This is part one of “When The Tide Turned”, first published in “The People’s Friend” in 1914.
It was attributed to an author with the initials HL. Those readers who have listened to the first episode of “Reading Between The Lines”, our brand-new story podcast, will know that this usually meant the story was written by a “Friend” staff member.
Keep an eye out for the concluding part of this story, coming next week.
When dawn broke it revealed the presence of a group of anxious watchers on the shore.
Their eyes were turned sea-wards, and judging by the doleful countenances of the women-folk present, it was evident that the speculations of the sea-faring men and recognised weather prophets of the port were far from comforting.
All night long the south-west wind had raged furiously, driving before it great banks of seething foam, and although full tide was not due for several hours, high water-mark in the bay had already been reached; while the angry surf was beating with violence against the sea-wall throwing immense clouds of spray swirling skywards, enveloping the promenade in a drenching mist, and flinging itself with relentless fury upon the houses in the immediate vicinity of the beach.

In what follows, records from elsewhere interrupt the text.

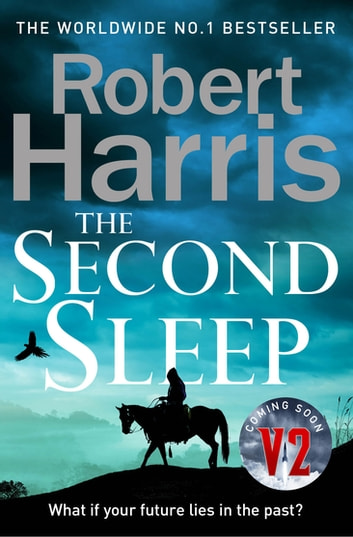 The Second Sleep - the Sunday Times #1 bestselling novel ebook by Robert Harris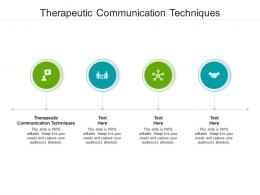 Therapeutic Communication Techniques Ppt Powerpoint Presentation Gallery Display Cpb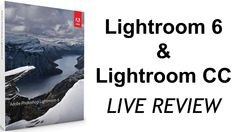 Lightroom 6 & Lightroom CC LIVE REVIEW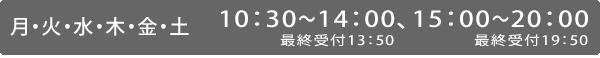 月・火・水・木・金・土曜日は10:30~14:00(最終受付13:50)、15:00~20:00(最終受付19:50)|日曜日は11:30~14:00(最終受付13:50)、15:00~17:30(最終受付17:20)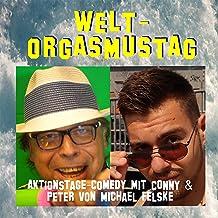 Welt-Orgasmustag: Aktionstage-Comedy mit Conny und Peter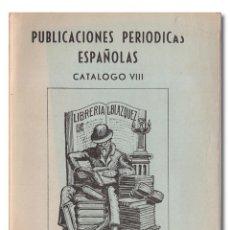 Libros: PUBLICACIONES PERIÓDICAS ESPAÑOLAS. CATÁLOGO VIII [8]. Lote 244521565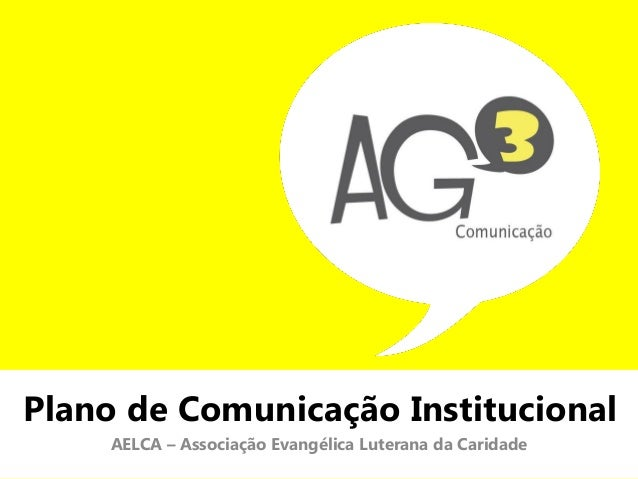 Plano de Comunicação Institucional     AELCA – Associação Evangélica Luterana da Caridade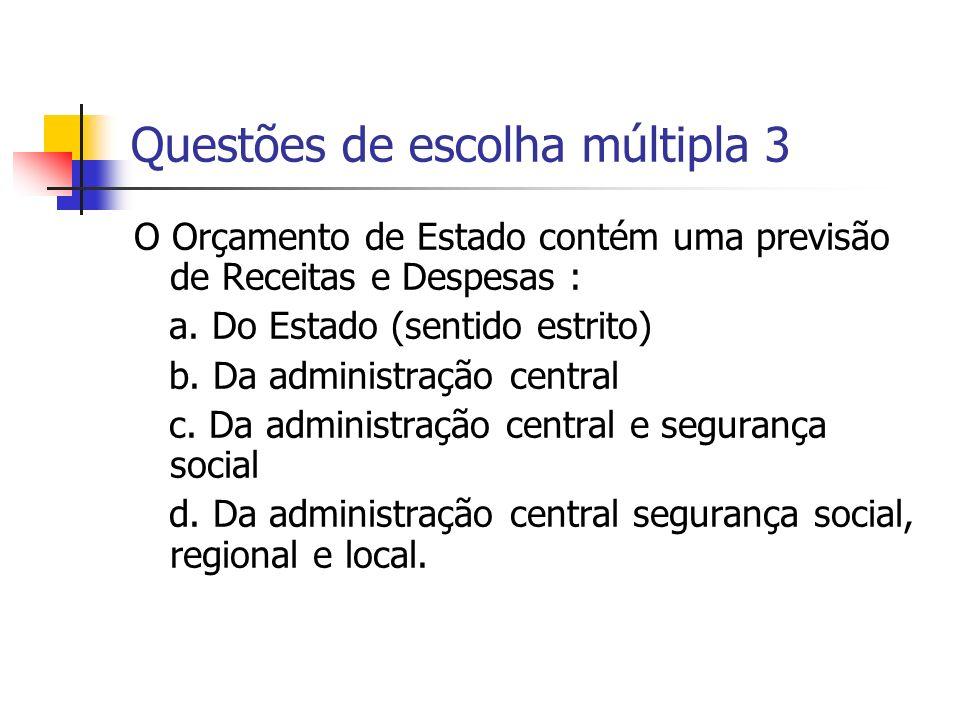 Questões de escolha múltipla 3 O Orçamento de Estado contém uma previsão de Receitas e Despesas : a. Do Estado (sentido estrito) b. Da administração c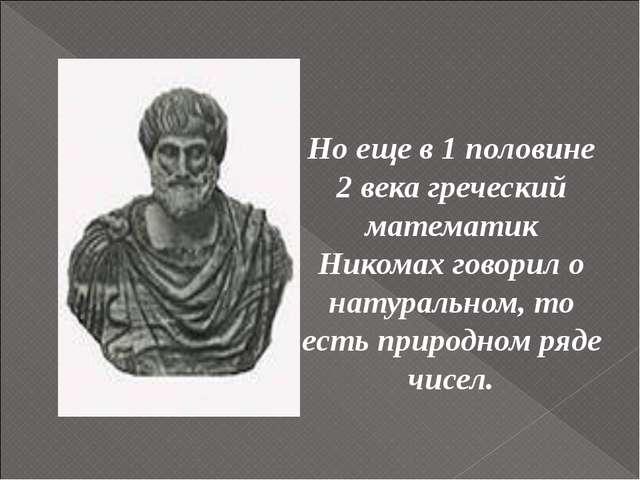 Но еще в 1 половине 2 века греческий математик Никомах говорил о натуральном...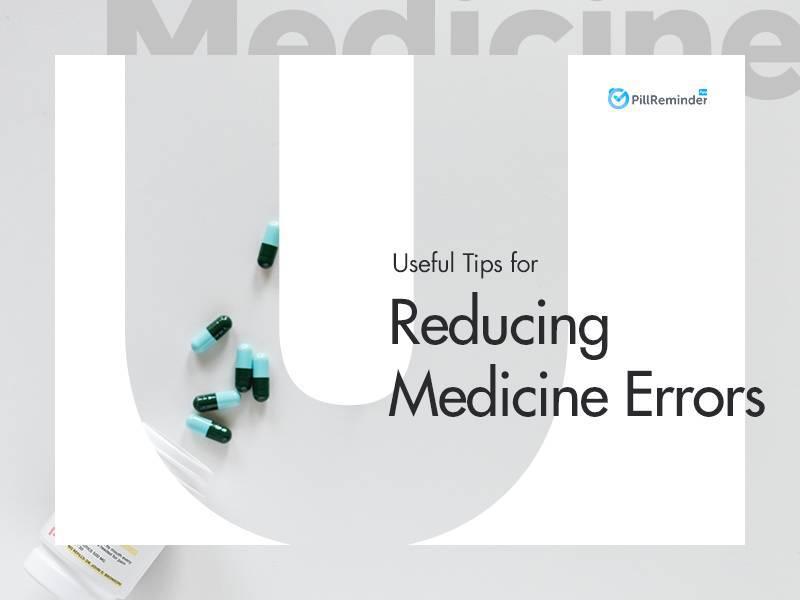 Useful Tips for Reducing Medicine Errors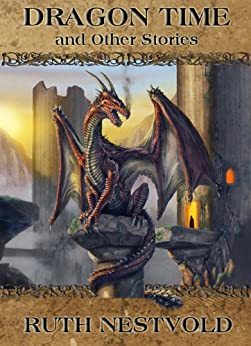 Dragon Time and Other Stories by [Nestvold, Ruth]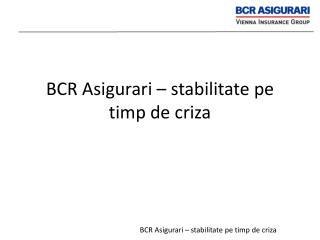 BCR Asigurari – stabilitate pe timp de criza
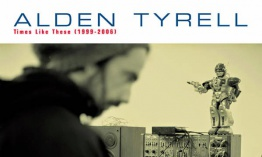 Alden Tyrell - Times Like These (1999- 2006)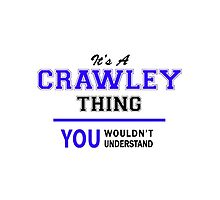 It's a CRAWLEY thing, you wouldn't understand !! by yourname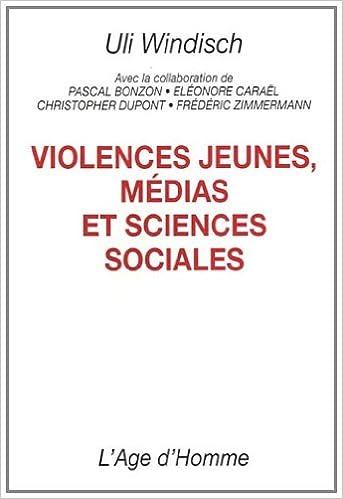 Livres gratuits Violences jeunes, médias et sciences sociales pdf ebook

But the impressive grandeur of the spectacle was completely lost upon the little knot of watchers, for the inhabitants of St Meddan’s had learned by bitter experience that unless the wind moderated to a considerable extent, or veered a point of two towards the west, the streets of their popular little resort would soon be engulfed in the waters of one of those devastating floods that had visited the town all too frequently of late, bringing disaster in its train.
Presently a bent and somewhat time-worn man detached himself from the group, and was soon in the toils of the gale. Buffeted by the fierce wind he sought to make his way towards the town.
“You may tell Marget to prepare for the worst, Peter,” was the cheerless counsel shouted after the retreating figure by big Harry, the pilot.
Accordingly, when Peter arrived at the tiny shop which bore above the portals the imposing sign: “St Meddan’s Provision Stores”, he wore the countenance of a man with whom Dame Fortune had been flirting outrageously.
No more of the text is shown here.